Helping the Weak

Walter Russell Mead acknowledges in God and Gold: Britain, America, and the Making of the Modern World (Vintage) that balance of power politics is a matter of letting rivals busy their giddy minds with foreign quarrels. Britain was happy to leave Continental fights to Continentals: “Let France and Prussia duke it out on the Rhine; let Austria and Prussia batter one another blood over Silesia, an irregular, slightly sausage-shaped territory now part of Poland that is roughly equal to the combined area of Connecticut and Massachusetts.” While they were doing that, the Brits were busy building “a global system that would leave all rivals in the dust.”

Part of the trick, though, is intervening to keep the balance in balance, and that means helping out the weaker side. The British became masters of the technique after the Treaty of Utrecht ended the War of the Spanish Succession (1713), but the Americans converted it into a global strategy: “Today, for example, the United States continues to work toward the emergence of a stable balance of power in Asia, building new partnerships with old enemies like Vietnam.
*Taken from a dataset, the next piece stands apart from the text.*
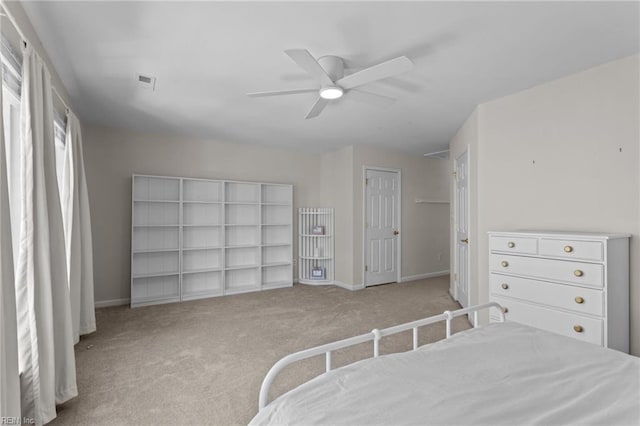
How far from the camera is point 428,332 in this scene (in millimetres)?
3076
During the Cold War, Washington saw the USSR as the great threat to the balance of power in Asia, and lined up all the allies it could to balance it, including both China and Japan in its coalition.” Weak is relative, and so balance of power politics has to be fluid: “From World War I through 1949 the United States took a different tack following the same balance-of-power logic and sided with China against Japan.”